DESCRIPTION OF THE TASK:
Copy the part of the listing that opens with the line containing "From what we" and closes with the line containing "2641 millimetres", keeping both of those lines and reproducing every line without changes.

Excerpts from the spatial question listing

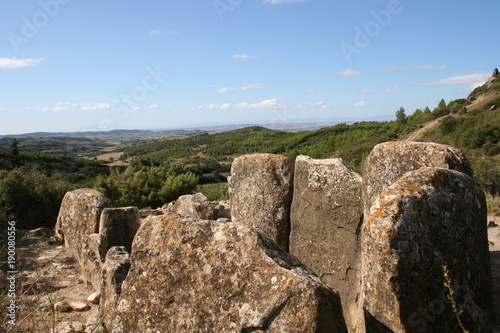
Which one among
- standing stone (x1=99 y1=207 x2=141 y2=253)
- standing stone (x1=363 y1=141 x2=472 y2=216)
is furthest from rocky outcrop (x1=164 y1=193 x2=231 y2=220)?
standing stone (x1=363 y1=141 x2=472 y2=216)

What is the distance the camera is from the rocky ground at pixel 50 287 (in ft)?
15.5

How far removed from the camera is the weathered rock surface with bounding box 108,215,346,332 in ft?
9.87

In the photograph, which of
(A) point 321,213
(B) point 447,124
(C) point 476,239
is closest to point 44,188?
(A) point 321,213

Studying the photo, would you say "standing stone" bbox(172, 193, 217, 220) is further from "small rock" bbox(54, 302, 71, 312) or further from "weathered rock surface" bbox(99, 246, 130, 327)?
"weathered rock surface" bbox(99, 246, 130, 327)

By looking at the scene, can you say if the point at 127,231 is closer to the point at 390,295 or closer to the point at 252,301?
the point at 252,301

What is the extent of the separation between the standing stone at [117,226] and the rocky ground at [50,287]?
0.98 m

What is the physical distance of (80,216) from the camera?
726cm

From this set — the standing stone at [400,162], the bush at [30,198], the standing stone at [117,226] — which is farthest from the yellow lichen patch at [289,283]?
the bush at [30,198]

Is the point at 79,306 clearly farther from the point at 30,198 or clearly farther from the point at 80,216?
the point at 30,198

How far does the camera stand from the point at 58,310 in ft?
18.7

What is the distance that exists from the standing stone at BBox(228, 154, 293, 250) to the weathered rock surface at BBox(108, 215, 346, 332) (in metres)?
2.88

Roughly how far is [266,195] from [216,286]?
335 centimetres

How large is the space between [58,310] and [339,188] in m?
4.67

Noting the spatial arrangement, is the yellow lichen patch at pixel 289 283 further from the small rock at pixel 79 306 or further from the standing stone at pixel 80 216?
the standing stone at pixel 80 216
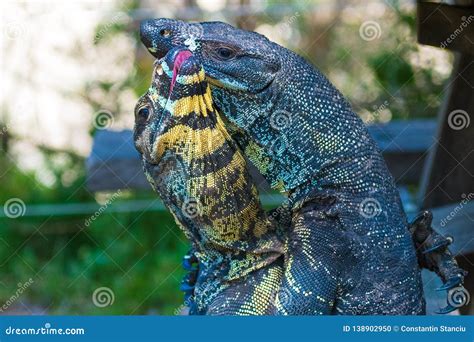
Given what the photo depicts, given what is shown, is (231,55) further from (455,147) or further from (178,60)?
(455,147)

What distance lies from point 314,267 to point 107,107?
10.1 feet

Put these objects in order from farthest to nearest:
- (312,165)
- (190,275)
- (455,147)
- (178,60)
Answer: (455,147)
(190,275)
(312,165)
(178,60)

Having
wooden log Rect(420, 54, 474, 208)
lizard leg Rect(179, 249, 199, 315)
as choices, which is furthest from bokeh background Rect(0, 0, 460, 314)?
lizard leg Rect(179, 249, 199, 315)

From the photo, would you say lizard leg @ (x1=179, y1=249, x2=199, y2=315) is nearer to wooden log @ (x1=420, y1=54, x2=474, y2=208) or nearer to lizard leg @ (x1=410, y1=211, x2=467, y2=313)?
lizard leg @ (x1=410, y1=211, x2=467, y2=313)

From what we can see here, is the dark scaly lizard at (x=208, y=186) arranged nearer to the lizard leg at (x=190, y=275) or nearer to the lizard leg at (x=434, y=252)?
the lizard leg at (x=190, y=275)

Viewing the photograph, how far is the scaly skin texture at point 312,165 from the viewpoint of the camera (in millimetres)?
2652

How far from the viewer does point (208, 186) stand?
2641 millimetres

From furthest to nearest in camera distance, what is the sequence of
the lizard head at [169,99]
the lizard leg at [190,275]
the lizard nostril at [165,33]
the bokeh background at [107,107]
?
the bokeh background at [107,107]
the lizard leg at [190,275]
the lizard nostril at [165,33]
the lizard head at [169,99]

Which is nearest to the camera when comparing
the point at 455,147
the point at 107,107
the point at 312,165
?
the point at 312,165

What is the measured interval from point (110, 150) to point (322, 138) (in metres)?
1.79

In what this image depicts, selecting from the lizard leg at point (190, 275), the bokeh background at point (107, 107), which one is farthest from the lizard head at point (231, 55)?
the bokeh background at point (107, 107)

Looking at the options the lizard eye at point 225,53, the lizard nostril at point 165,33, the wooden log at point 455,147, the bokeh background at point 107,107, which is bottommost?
the bokeh background at point 107,107

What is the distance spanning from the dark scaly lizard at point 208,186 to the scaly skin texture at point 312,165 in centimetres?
7

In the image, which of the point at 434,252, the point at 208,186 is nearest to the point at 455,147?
the point at 434,252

TASK ANSWER:
From what we can see here, is the dark scaly lizard at (x=208, y=186) arranged nearer to the lizard leg at (x=190, y=275) or nearer to the lizard leg at (x=434, y=252)?
the lizard leg at (x=190, y=275)

Viewing the photograph, how far is the scaly skin texture at point 312,165 from the viewpoint of the camera (in millimetres)?
2652

How far from the viewer does point (208, 186) stand?
2641 millimetres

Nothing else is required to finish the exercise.